X-ray densitometry is a non-destructive method that uses X-rays to measure the density of a material. This technique is particularly useful for analyzing the density of gold alloys, as it can provide information about the composition and purity of the material.

Factors Affecting the Density of Gold

While the density of pure gold is well-established at 19.32 g/cm³, there are several factors that can affect the density of gold, including:


The purity of gold is a significant factor in its density. Pure gold has a density of 19.32 g/cm³, but gold alloys, which contain other metals, will have a lower density depending on the composition of the alloy.


The density of gold, like most materials, is affected by temperature. As the temperature increases, the volume of the gold expands, leading to a slight decrease in density.


Pressure can also affect the density of gold. Increased pressure can cause the gold atoms to be packed more closely together, resulting in a higher density.


The presence of impurities in gold can also affect its density. Even small amounts of other metals or contaminants can alter the overall density of the material.

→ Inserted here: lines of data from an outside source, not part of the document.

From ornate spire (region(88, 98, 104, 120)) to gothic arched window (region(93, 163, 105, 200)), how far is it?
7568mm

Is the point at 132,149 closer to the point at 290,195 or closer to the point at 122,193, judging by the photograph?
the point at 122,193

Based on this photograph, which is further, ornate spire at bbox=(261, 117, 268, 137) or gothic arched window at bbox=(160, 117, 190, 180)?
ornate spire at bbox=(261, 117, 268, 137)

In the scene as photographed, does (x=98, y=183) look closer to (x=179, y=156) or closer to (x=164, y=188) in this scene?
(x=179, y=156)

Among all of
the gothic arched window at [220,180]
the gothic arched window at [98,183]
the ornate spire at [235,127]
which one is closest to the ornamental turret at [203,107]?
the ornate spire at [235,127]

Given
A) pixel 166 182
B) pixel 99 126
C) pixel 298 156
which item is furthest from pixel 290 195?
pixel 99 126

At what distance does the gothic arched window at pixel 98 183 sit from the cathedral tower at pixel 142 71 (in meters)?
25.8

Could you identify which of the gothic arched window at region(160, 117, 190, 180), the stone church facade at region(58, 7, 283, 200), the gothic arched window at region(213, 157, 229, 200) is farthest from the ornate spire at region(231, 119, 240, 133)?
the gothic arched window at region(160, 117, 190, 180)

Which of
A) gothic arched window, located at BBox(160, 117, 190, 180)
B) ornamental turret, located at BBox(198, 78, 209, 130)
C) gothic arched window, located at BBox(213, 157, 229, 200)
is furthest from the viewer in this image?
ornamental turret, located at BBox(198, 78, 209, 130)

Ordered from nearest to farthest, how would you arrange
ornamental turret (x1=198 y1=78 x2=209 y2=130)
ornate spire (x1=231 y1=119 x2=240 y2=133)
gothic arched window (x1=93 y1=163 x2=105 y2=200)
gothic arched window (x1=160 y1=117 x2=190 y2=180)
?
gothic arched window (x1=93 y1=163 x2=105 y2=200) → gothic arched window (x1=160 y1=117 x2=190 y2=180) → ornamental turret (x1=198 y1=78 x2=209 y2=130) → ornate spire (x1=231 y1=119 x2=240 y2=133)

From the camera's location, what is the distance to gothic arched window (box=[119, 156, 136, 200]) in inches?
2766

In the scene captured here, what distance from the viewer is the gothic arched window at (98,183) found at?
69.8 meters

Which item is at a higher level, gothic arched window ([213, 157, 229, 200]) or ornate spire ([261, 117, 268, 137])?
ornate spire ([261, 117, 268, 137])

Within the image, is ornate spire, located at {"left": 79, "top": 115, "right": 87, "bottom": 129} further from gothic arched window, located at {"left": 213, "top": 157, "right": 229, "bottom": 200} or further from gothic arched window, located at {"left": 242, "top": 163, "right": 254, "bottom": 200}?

Numerical Examples and Calculations

To better illustrate the concepts of gold density, let’s consider some numerical examples and calculations:

Example 1: Calculating the Mass of a Gold Nugget

Suppose you have a gold nugget with a volume of 5 cm³. What is the mass of the nugget?

– Density of gold = 19.32 g/cm³
– Volume of the nugget = 5 cm³

To calculate the mass, we can use the formula:
Mass = Density × Volume
Mass = 19.32 g/cm³ × 5 cm³
Mass = 96.6 g

Therefore, the mass of the gold nugget is 96.6 grams.

Example 2: Determining the Purity of a Gold Alloy

An alloy sample has a density of 14.6 g/cm³. What is the percentage of gold in the alloy?

– Density of the alloy = 14.6 g/cm³
– Density of pure gold = 19.32 g/cm³

To calculate the percentage of gold in the alloy, we can use the following formula:
Percentage of Gold = (Density of Alloy / Density of Pure Gold) × 100%
Percentage of Gold = (14.6 g/cm³ / 19.32 g/cm³) × 100%
Percentage of Gold = 75.62%

Therefore, the alloy sample contains approximately 75.62% gold.

Example 3: Calculating the Volume of a Gold Coin

A gold coin has a mass of 31.1 grams. What is the volume of the coin?

– Mass of the gold coin = 31.1 g
– Density of gold = 19.32 g/cm³

To calculate the volume, we can use the formula:
Volume = Mass / Density
Volume = 31.1 g / 19.32 g/cm³
Volume = 1.61 cm³

Therefore, the volume of the gold coin is 1.61 cubic centimeters.

These examples demonstrate how the density of gold can be used to solve various problems related to the mass, volume, and purity of gold samples.


The density of gold, at 19.32 g/cm³, is a fundamental property that has significant implications in various fields, from jewelry making to industrial applications. Understanding the factors that affect gold’s density, as well as the techniques used to measure it, is crucial for anyone working with this valuable metal.

By exploring the intricacies of gold’s density, this comprehensive guide has provided physics students with a deeper understanding of this important physical property. Whether you’re interested in the practical applications of gold’s density or the underlying scientific principles, this guide has covered the essential information you need to become an expert on the topic.